According to the first aspect of the present invention, as described in detail above, a constant negative pressure can always be generated, and there is an excellent effect that accurate measurement can be performed. Further, the second object has an excellent effect that the liquid sucked by the liquid detecting device can be reliably removed and accurate measurement can be performed.

[Brief description of the drawings]

FIG. 1 is a side view showing an engine according to an embodiment of the present invention.

FIG. 2 is a sectional view showing the inside of an oil pan in one embodiment.

FIG. 3 is a cross-sectional view showing a cylinder according to one embodiment.

FIG. 4 is a sectional view showing a cylinder in another example.

FIG. 5 is a side view showing an engine in a conventional example.

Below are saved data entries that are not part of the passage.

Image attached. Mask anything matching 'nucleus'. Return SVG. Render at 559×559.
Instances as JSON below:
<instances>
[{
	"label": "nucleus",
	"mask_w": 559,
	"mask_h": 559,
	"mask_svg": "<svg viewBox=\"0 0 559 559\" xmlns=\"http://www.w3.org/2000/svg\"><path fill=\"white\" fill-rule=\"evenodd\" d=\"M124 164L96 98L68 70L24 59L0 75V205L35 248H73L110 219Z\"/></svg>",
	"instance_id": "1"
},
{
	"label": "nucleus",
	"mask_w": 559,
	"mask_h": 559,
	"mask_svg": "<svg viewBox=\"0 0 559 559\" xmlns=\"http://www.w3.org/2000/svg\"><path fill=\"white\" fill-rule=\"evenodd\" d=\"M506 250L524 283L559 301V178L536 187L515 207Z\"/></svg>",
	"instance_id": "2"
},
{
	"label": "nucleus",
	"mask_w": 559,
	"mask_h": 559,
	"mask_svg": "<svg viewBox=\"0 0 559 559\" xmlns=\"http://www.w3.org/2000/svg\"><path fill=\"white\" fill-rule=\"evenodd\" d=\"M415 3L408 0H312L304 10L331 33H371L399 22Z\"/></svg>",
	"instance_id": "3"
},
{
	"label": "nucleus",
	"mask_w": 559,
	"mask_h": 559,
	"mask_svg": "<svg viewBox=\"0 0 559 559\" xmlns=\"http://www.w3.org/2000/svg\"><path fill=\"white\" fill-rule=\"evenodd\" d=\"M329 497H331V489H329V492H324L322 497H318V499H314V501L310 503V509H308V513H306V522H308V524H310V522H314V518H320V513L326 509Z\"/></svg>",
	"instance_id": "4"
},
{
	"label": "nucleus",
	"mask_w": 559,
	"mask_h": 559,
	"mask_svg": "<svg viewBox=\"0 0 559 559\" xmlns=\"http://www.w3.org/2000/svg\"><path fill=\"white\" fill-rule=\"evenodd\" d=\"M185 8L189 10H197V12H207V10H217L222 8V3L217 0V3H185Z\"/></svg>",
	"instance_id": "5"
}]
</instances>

FIG. 6 is a sectional view showing an oil pan in a conventional example.

[Explanation of symbols]

5 ... engine oil as liquid, 7 ... pipe as introduction pipe, 8 ... cylinder, 11 ... lower stopper as regulating member, 13 ... upper stopper as regulating member, 15 ...
Piston, 16 ... Spindle as operation member, 18 ... Liquid amount display.

Claims (2)

(57) [Claims] 1. A base end of an introduction pipe is connected to a cylinder, a piston is disposed in the cylinder, and the piston is slid on the piston to make the inside of the cylinder a negative pressure state, thereby opening a distal end of the introduction pipe. A liquid amount detecting device comprising: an operating member for introducing a liquid into a cylinder in which a piston slides from a portion; and a restricting member for restricting a sliding range of the piston in the cylinder. 2. A base end of an introduction pipe is connected to a cylinder, a piston is disposed in the cylinder, and the piston is slid on the piston to make the inside of the cylinder a negative pressure state, thereby opening a distal end of the introduction pipe. A liquid member in which a cylinder portion in a sliding range of the piston is used as a liquid amount display portion, and the liquid amount display portion is made of at least a transparent material. Quantity detection device.